Hi! I'm not a mathematician, but I found the best way to proceed was to treat each race as a set of simultaneous head-to-heads, which could then be evaluated in traditional Elo fashion. However, this spawned some further considerations that had to be made. Specifically, (1) winners of races with larger fields would receive more points, even if the performance wasn't "better," just because they defeated more competitors and (2) due to the nature of professional racing, the "payoff" for fighting for a better position at the pointy end of a race is greater than the payoff for fighting for a 9th vs. 10th placing. For example, the motivation to win a big race over finishing second is naturally far higher than the motivation for a racer to fight for 9th place over 10th place. To address both of these concerns, I implemented a number of weight "decay" functions which made head-to-head wins less valuable within a given race as you progressed down the placings. For example, the head-to-head of the winner defeating the runner-up may have a weight of 10, whereas the head-to-head between the 9th and 10th place finishers might be only weighted at 2. This practice actually successfully minimized the impact of concern (1) from above, and satisfactorily captured what I describe in point (2). In practice, I had the weight decay as a function of the place of the winner of each head-to-head and also the difference in placings in the head to head (e.g. inputs for 5th v 7th finisher head-to-head would be 5 [top place] and 2[difference in places]). This helped address the two points I brought up above, and a third issue, which was that athletes were being penalized too heavily for doing poorly in a single race. With the weight decay method, an athlete loses fewer points for a bad race than they do for a victory in a big race. One last thing is to remember to have the ratings regress to a mean (often 1500) at the beginning of each season, which reflects uncertainty/change in ability/form year-to-year.

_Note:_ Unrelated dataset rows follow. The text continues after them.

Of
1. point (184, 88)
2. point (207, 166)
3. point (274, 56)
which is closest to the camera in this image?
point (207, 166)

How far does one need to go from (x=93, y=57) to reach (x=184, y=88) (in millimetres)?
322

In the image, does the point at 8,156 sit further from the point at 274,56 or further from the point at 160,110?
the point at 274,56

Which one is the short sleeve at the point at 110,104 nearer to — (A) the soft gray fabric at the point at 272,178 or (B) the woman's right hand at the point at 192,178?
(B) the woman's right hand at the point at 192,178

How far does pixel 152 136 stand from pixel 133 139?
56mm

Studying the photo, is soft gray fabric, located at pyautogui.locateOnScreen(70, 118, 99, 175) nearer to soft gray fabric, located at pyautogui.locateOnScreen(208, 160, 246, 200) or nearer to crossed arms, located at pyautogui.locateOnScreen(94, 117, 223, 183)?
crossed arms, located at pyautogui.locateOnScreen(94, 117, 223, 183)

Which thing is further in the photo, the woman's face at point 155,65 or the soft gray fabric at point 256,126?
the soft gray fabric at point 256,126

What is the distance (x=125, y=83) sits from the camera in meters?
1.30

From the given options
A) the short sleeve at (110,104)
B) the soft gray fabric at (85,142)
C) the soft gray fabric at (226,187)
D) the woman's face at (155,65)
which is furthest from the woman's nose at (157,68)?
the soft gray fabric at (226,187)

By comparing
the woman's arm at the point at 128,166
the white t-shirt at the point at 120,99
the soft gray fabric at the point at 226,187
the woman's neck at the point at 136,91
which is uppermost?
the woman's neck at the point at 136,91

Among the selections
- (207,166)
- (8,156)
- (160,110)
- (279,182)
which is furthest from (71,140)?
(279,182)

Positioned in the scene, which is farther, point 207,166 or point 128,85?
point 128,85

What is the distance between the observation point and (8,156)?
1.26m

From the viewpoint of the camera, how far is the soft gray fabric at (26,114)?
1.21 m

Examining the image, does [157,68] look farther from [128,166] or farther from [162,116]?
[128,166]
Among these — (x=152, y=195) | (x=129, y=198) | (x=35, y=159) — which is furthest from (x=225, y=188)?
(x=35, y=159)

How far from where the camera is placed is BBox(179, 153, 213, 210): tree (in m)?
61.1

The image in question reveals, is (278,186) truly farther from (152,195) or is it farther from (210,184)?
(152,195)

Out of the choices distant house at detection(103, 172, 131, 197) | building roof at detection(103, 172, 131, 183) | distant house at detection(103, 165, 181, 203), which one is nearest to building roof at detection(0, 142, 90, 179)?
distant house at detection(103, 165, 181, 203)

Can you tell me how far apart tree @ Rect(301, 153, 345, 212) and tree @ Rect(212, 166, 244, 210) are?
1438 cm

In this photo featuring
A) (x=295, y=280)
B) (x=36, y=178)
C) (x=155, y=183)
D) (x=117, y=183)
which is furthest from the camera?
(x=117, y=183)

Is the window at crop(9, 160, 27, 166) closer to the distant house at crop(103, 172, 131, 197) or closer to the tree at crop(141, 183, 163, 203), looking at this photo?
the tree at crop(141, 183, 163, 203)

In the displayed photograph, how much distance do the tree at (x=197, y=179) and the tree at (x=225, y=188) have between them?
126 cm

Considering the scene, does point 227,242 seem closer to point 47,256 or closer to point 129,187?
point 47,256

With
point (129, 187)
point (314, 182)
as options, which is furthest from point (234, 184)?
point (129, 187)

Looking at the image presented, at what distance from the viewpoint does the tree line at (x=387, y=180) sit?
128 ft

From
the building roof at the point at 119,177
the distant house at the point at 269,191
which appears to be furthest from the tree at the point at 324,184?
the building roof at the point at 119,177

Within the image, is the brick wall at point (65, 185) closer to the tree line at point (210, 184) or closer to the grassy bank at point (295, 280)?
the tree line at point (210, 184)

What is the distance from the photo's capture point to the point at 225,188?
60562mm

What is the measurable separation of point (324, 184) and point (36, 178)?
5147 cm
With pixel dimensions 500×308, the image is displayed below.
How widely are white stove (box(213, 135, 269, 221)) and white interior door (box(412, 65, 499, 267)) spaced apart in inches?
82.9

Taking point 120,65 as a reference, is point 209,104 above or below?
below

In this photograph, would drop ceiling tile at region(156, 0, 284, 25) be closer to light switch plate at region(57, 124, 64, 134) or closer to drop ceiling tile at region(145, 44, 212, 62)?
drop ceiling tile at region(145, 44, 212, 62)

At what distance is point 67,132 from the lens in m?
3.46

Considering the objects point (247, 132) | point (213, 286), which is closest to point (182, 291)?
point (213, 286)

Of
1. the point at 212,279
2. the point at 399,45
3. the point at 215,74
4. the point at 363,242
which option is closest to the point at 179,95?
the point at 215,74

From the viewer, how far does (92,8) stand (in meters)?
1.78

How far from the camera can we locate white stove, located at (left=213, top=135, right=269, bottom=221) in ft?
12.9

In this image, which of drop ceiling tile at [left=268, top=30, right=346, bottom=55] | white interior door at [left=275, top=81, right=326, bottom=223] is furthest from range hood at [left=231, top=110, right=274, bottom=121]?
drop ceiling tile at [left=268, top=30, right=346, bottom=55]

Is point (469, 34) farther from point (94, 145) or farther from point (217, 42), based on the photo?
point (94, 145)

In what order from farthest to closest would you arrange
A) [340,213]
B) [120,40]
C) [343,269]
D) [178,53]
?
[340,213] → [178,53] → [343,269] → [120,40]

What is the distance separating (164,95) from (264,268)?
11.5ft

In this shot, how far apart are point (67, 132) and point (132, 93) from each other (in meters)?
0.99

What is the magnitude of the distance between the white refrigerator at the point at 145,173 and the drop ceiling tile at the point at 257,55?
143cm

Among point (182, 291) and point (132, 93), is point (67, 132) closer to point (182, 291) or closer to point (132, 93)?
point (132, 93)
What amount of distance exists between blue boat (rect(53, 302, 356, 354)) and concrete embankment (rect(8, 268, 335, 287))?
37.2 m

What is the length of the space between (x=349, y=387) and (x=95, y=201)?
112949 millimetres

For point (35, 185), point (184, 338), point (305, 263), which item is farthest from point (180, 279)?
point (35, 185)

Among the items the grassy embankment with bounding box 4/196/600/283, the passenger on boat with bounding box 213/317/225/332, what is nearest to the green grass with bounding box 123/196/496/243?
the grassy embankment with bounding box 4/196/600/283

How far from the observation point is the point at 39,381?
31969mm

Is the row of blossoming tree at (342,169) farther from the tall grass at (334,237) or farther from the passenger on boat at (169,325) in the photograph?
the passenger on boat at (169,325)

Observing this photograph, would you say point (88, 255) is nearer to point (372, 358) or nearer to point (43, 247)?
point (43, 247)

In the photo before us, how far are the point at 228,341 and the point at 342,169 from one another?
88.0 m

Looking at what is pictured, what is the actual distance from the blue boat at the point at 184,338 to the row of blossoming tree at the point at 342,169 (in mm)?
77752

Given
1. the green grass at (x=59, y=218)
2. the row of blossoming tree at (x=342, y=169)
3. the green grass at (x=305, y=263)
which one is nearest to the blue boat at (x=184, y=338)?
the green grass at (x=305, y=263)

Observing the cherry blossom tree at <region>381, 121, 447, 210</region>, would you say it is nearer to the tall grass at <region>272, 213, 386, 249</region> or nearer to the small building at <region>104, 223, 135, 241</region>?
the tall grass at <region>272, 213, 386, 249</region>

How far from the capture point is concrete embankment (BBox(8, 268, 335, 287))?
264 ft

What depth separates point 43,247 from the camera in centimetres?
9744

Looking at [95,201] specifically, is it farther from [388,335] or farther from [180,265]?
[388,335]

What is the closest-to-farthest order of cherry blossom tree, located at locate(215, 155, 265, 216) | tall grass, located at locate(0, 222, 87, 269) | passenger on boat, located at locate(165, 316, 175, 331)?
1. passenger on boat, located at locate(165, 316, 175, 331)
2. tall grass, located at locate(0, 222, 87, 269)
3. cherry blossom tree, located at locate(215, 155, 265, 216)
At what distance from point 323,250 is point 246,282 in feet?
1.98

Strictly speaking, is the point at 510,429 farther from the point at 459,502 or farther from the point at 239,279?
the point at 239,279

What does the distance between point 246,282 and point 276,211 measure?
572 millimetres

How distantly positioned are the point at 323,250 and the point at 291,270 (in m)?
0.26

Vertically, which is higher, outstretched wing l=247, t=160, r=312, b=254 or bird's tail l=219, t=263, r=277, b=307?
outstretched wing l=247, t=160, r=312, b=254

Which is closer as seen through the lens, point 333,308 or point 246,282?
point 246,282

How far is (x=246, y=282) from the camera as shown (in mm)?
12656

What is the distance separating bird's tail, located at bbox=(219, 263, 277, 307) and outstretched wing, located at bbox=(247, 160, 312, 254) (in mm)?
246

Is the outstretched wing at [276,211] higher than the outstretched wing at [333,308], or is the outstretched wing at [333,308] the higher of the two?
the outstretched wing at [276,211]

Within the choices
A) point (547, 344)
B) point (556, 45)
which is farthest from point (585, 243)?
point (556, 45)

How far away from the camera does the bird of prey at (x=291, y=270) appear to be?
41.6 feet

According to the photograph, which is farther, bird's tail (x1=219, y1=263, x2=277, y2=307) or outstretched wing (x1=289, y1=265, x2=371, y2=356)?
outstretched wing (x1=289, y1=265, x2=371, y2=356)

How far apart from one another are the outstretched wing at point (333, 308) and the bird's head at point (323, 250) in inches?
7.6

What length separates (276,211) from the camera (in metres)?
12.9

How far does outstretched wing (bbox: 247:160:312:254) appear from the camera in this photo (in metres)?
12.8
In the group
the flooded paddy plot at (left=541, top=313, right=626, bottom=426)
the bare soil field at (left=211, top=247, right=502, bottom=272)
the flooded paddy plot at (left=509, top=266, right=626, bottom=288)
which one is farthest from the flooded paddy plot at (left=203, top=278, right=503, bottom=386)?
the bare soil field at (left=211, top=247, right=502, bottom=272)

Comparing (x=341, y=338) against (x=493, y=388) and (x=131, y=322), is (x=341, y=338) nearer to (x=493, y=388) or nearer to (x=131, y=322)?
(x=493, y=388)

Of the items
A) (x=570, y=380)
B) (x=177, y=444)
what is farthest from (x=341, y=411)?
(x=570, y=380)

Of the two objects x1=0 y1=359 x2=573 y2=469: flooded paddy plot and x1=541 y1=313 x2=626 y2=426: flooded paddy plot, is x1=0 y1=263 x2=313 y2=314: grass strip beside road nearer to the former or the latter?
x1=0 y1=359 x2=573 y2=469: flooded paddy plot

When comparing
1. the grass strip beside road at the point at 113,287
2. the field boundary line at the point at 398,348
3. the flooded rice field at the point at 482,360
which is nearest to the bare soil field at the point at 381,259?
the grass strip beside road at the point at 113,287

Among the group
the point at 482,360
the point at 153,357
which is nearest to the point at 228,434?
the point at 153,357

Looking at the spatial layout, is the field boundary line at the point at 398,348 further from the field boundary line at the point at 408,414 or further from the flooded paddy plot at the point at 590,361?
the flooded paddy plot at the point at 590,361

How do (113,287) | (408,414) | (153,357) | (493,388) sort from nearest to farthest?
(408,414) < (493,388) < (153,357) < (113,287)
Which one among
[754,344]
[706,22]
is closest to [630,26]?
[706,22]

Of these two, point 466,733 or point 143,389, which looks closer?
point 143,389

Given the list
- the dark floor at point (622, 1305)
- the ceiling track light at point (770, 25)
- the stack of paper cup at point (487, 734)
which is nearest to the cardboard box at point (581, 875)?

I'm a university student, so I wasn't able to dedicate a huge amount of time to making the math behind these methods perfect, but I hope this helps. I was able to apply this Elo rating system to both track results and pro cycling results (with some additional changes for cycling, such as incorporating margin of victory for GC results). Please let me know if you have any more questions!

jkraft87 commented 2 years ago

That's all very awesome. Definitely saved me some time when I would've inevitably ran into the same issue with field sizes. Appreciate the time you've taken. Thanks.